(Beginning of Document text)

Friday, March 23, 2012

The Peerless Prognosticator is ON THE AIR!!! -- Game 75: Jets at Capitals, March 23rd

The Peerless Prognosticator is ON THE AIR!!!

Didn’t we just do this guys?

“Yeah, cuz…last night.”

“No, cousin, I think he means ‘play Winnipeg.’”

“Well, why didn’t he say so?”

“Go look up ‘subtle,’ Cheerless.”

“Ain’t that a thing you put on a horse to sit on?”

Yeah, you go get a subtle and go for ride…

It was quite a ride last night…an Ovechkin goal in the first minute, lots of big saves at both ends, a dekey-do from Matt Hendricks in the Gimmick, and… a loss.

The Washington Capitals have to pick themselves up, dust themselves off, and start all over again. Only tonight, it matters. A lot. By failing to pick up the additional point in last night’s 2-1 trick shot loss to the Philadelphia Flyers, the Caps find themselves only one point ahead of the Buffalo Sabres for eighth place in the East, and they have only a five-point lead over the Jets, who have a game in hand against the Caps. If Winnipeg wins, and Buffalo wins, things will get dicey for the Caps right quick. Not only will they have fallen to ninth place, but Winnipeg will have closed to three points with that game in hand. The Caps will still hold a wide edge in the first tie-breaker – regulation plus overtime wins – but the margin for error will be gone.

(End of Document text)

**What this exercise asks:**
- a) According to the Capitals game preview, why does tonight's game against the Jets matter so much? Answer in one to three sentences.
- b) Continue the Capitals game preview from where it stops.
The data has nothing to do with the hockey game preview.

(Beginning of Record set)

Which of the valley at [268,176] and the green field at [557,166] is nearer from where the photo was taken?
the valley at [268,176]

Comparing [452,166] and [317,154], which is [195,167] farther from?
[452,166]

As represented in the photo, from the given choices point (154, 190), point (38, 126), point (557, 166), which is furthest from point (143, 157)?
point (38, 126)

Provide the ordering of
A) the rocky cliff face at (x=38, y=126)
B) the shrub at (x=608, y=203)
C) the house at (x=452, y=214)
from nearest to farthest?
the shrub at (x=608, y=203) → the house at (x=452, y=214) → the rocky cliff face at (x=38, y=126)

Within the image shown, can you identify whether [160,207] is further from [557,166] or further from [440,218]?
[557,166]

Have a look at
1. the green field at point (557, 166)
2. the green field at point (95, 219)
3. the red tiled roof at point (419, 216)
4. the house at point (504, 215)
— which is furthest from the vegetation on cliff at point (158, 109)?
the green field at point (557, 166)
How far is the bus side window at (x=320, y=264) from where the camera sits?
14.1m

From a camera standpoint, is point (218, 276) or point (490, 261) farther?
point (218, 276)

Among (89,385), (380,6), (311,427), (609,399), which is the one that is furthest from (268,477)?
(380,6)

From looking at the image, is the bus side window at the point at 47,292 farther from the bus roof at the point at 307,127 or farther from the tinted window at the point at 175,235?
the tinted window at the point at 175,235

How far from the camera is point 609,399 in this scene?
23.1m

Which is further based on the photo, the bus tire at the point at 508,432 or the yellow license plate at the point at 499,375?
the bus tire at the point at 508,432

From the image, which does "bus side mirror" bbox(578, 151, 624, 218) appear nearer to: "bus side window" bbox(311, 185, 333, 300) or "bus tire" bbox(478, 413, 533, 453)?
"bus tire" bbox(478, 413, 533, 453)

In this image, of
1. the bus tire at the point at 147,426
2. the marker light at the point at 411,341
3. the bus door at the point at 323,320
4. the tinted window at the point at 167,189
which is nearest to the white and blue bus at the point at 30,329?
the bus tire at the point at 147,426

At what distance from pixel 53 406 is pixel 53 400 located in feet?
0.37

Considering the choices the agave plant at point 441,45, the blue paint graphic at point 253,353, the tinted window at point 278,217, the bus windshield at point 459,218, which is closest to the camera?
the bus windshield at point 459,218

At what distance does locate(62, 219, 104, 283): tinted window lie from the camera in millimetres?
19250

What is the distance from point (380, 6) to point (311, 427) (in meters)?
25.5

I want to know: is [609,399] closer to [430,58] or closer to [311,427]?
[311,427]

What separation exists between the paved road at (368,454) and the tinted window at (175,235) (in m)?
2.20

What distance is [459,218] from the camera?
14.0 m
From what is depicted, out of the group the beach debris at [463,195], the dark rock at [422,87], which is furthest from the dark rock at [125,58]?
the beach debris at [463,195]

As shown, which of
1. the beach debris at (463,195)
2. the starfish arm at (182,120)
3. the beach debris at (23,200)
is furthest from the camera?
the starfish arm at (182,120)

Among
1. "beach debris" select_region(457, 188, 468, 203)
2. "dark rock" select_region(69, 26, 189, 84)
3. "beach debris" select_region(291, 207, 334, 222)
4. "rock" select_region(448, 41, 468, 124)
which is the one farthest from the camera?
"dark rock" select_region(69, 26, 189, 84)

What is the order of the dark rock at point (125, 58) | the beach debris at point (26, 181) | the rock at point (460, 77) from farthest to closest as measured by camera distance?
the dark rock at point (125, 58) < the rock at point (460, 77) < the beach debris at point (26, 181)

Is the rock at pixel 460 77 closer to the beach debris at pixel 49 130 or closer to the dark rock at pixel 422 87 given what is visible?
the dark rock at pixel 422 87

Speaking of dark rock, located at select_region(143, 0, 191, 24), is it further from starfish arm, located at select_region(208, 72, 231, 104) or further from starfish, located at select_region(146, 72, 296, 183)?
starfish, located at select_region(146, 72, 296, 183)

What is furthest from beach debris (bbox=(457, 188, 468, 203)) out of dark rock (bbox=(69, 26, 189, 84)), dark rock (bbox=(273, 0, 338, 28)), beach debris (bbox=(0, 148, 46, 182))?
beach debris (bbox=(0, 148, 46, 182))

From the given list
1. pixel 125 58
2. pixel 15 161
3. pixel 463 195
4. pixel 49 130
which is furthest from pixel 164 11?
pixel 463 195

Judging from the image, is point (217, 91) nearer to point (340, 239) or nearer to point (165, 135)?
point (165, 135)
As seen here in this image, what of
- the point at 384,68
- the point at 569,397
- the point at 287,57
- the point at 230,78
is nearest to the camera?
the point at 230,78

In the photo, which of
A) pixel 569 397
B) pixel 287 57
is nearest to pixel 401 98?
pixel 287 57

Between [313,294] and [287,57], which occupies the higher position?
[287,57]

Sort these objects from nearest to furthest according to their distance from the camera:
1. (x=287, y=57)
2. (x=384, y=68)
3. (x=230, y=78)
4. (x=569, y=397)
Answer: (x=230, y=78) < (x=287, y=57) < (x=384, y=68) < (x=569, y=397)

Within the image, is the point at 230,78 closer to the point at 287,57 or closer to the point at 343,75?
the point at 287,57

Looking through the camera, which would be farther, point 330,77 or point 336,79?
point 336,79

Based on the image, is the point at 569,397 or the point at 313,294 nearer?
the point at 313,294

(End of Record set)

**Outputs by task:**
- a) By losing last night's shootout to the Flyers 2-1 without the extra point, the Caps are only one point ahead of Buffalo for eighth in the East and five ahead of the Jets, who have a game in hand. If Winnipeg and Buffalo both win, the Caps fall to ninth and Winnipeg closes to three points with that game in hand. That leaves the Caps no margin for error.

- b)
But about this game. Since the Jets beat the Caps by a 3-2 margin in Winnipeg last Friday, the Jets have lost two in a row and have done so in an especially ugly fashion. First, they lost to Carolina on home ice, wasting an opportunity to narrow the gap with eighth place against a team below them in the standings and on an ice sheet where they had lost only ten games in regulation. That was a mere warm-up for an 8-4 shellacking at the hands, sticks, skates, and other sundrie notions of the Pittsburgh Penguins on Tuesday. At least the Jets have had time to think about their place in the scheme of things.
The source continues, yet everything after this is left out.